# Material for this task start

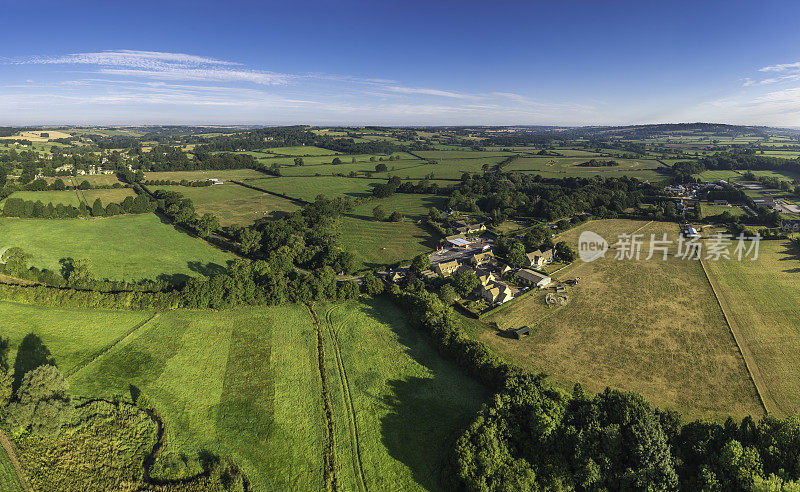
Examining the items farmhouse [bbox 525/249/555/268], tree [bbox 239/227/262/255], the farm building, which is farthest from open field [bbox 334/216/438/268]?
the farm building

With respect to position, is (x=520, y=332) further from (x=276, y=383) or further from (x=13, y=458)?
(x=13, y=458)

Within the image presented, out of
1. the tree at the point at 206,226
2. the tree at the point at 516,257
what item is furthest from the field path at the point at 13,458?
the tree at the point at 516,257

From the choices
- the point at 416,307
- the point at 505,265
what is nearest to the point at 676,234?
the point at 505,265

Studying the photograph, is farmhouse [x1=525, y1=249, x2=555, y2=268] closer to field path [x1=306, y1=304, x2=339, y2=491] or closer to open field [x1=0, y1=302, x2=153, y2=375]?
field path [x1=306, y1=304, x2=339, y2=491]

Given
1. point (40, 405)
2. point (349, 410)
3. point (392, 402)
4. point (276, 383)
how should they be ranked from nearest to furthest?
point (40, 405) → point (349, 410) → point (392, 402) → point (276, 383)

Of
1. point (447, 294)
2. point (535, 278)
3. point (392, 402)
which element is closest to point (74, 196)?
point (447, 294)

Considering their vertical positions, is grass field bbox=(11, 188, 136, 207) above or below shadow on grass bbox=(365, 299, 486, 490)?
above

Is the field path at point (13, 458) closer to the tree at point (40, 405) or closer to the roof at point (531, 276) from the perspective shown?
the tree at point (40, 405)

# Material for this task end
# Material for this task start

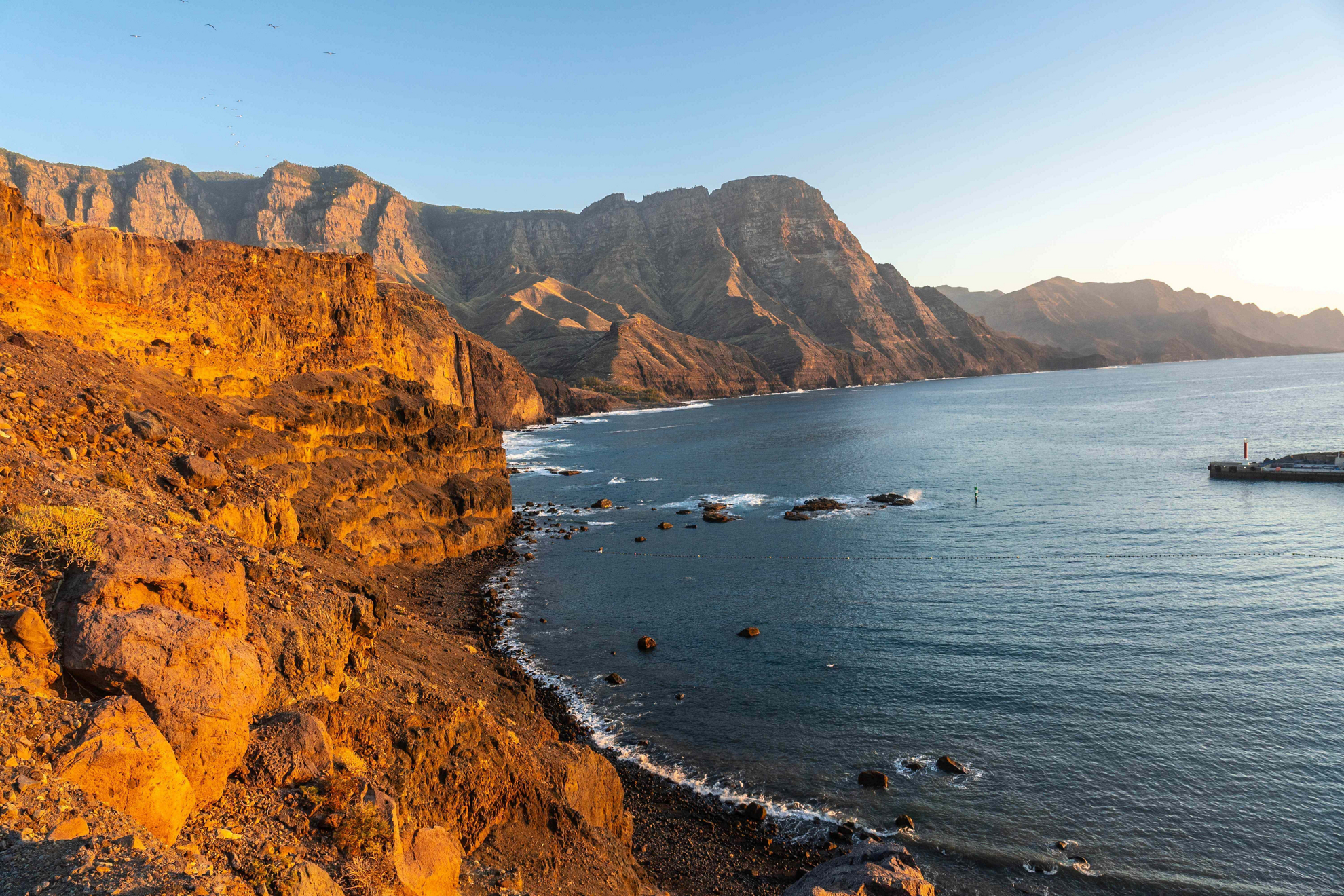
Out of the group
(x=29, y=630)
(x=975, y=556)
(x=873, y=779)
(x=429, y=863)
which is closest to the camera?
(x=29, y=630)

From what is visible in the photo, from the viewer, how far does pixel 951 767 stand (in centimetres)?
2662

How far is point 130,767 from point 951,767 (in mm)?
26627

# Material for this task end

• [Exercise goal]:
Reproduce everything from the line containing "Examining the items" down to the line containing "point (40, 405) →", switching "farmhouse" to "cottage" and leaving all else unchanged.

• [Answer to the problem]:
Examining the items cottage [bbox 525/249/555/268], tree [bbox 239/227/262/255], the farm building, which is farthest from open field [bbox 334/216/438/268]?
the farm building

With respect to position, is (x=520, y=332) further from (x=276, y=383) or further from (x=13, y=458)?
(x=13, y=458)

Within the image presented, out of
1. the tree at the point at 206,226
2. the tree at the point at 516,257
what item is furthest from the field path at the point at 13,458?
the tree at the point at 516,257

From the choices
- the point at 416,307
- the point at 505,265
what is nearest to the point at 676,234?
the point at 505,265

Studying the photograph, is cottage [x1=525, y1=249, x2=555, y2=268] closer to field path [x1=306, y1=304, x2=339, y2=491] or closer to open field [x1=0, y1=302, x2=153, y2=375]?
field path [x1=306, y1=304, x2=339, y2=491]

Given
1. point (40, 405)
2. point (349, 410)
3. point (392, 402)
4. point (276, 383)
how should they be ranked from nearest to furthest?
point (40, 405) → point (349, 410) → point (392, 402) → point (276, 383)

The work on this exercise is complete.